Set task:
Return all of the data exactly, with nothing left out but the pictures.

-- BEGIN Dataset rows --

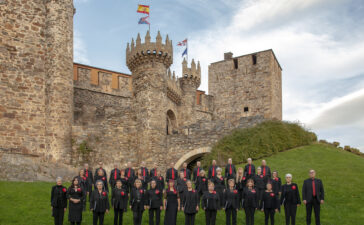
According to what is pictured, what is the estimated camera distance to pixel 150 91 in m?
26.1

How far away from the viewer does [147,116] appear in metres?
25.8

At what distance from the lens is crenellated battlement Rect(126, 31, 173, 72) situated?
26.8 m

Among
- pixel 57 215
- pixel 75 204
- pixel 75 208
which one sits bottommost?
pixel 57 215

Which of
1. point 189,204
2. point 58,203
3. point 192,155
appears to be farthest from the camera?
point 192,155

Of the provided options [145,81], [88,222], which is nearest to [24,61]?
[145,81]

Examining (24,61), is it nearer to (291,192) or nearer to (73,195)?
(73,195)

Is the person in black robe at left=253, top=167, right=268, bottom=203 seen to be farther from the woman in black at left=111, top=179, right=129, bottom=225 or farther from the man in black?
the woman in black at left=111, top=179, right=129, bottom=225

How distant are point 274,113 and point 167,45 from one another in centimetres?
1215

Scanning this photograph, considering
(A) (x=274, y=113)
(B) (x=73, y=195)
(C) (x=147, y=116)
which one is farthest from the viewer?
(A) (x=274, y=113)

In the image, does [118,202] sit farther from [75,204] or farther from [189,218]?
[189,218]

-- END Dataset rows --

Result of the exercise:
According to what is pictured, what is the estimated camera distance to pixel 150 91 in m?
26.1

How far away from the viewer does [147,116] appear in metres?
25.8

At what distance from the lens is crenellated battlement Rect(126, 31, 173, 72) situated?
26.8 m

Among
- pixel 57 215
- pixel 75 204
- pixel 75 208
which one sits bottommost?
pixel 57 215

Which of
1. point 189,204
2. point 58,203
3. point 192,155
appears to be farthest from the camera?
point 192,155

Of the provided options [145,81], [88,222], which is nearest to [24,61]?
[145,81]

Examining (24,61), is it nearer to (291,192) or nearer to (73,195)?
(73,195)

Is the person in black robe at left=253, top=167, right=268, bottom=203 seen to be farther from the woman in black at left=111, top=179, right=129, bottom=225 or farther from the man in black?
the woman in black at left=111, top=179, right=129, bottom=225

How distant are point 274,113 and point 167,45 from one another in centimetres?
1215

Scanning this photograph, considering
(A) (x=274, y=113)
(B) (x=73, y=195)
(C) (x=147, y=116)
which one is farthest from the viewer?
(A) (x=274, y=113)

In the image, does [118,202] sit farther from [75,204] or farther from [189,218]?
[189,218]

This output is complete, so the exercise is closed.